Town Raven

Town Raven
In flight

ITS A DIARY !

This is a diary, or rather, field notes written up each day, with the latest entry at the top.

To get the full story, start at the bottom entry in the archive, and read upwards.
Then read the current diary entries from the bottom up as well.


Once you've got the full story, just visit and read the new story for the day!

Enjoy!

Location Map

Location Map
This shows where we walk and meet the ravens
The yellow and pink squiggly lines are two walks we take. The yellow one is the one we usually do. The squigglyness indicates how Madame visits her several important sniffing check-points!
We stop several times to feed the ravens, and you can see where they come from.

If you right-click on the image and open it in a new tab, you can then zoom in to see more details.

Tuesday, 9 March 2010

Sunday, March 7th


Another icy night, with clear skies, so this morning there was another nice sunrise. Again there was frost on the ground. Although the robins and blackbirds did sing before dawn, the ravens did not call.
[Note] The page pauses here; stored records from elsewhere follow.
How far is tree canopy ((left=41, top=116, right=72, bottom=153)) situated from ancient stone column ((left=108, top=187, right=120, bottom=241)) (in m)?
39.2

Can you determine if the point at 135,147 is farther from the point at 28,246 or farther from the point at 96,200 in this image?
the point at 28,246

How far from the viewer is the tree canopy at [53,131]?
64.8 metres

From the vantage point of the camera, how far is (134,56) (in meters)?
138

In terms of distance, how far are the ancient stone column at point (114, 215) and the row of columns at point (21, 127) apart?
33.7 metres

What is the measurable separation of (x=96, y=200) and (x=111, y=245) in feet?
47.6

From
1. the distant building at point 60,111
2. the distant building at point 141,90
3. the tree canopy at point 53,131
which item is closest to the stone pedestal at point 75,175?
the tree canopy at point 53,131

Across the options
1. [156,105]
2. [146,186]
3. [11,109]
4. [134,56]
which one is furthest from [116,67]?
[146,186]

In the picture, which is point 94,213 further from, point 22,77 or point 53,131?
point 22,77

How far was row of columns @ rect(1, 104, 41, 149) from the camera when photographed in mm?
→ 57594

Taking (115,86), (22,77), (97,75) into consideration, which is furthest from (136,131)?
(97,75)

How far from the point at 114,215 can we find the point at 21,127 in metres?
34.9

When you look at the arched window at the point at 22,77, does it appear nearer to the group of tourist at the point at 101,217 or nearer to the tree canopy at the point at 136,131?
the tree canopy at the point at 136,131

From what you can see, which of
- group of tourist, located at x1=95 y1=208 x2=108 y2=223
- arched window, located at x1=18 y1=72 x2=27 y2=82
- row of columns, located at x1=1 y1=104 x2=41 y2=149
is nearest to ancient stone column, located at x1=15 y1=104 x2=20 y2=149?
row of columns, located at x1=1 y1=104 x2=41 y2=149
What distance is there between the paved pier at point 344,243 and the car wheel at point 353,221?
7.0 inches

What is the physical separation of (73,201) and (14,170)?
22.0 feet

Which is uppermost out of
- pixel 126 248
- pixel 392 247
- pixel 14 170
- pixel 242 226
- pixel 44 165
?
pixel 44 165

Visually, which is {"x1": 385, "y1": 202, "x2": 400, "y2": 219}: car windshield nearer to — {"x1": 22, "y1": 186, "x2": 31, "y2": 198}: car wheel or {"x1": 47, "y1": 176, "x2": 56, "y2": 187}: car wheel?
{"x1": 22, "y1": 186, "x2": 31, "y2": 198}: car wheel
Once I got into Llandaff Fields, having left the house at 6.55 a.m. (yeah, I know - later than I aimed for ...), there were raven calls coming from all the boundaries. None was visible in the treetops, however, and none turned up until I had reached the top of the big field, standing at the enclosure for a minute or so.
On the way there, I counted fifty black-headed seagulls sitting (literally!) on the ground - a few were standing, as if to keep watch, the rest seemed to be sleeping. They flew off when I walked past, a good twenty feet away. Only after they had gone - by which time I stood at the enclosure - did the ravens turn up.

The young pair arrived first, then the bold pair coming from the ravens field, and the quarry pair were last. All six of them were very circumspect - the quarry pair still only go to pick up the scraps when I turn my back to them. One raven, each of the bold and the young pair, displayed the begging posture to their companion, and the companion of the young pair made again a cawing sound while clapping her beak.

It was still so cold that I went home as soon as I had distributed most of the scraps: the ravens, having picked up what they could, had gone to hide their booty and I didn't feel like waiting around.
However, as I was halfway back down the big field, the quarry pair appeared again, followed me on the ground, walking, then flew to sit on the crosspost of the rugby goal posts, watching me.

So I threw them the last of the scraps - and yet gain, they waited until I had turned my back and walked away before they came to pick them up. 

There were no dogs around, it was far too early, its being Sunday - but I did meet Bart when I left the car park: he'd just arrived in 'his' car. So I did get to give him a few cuddles.

Note to self: must try harder to get out before sunrise tomorrow!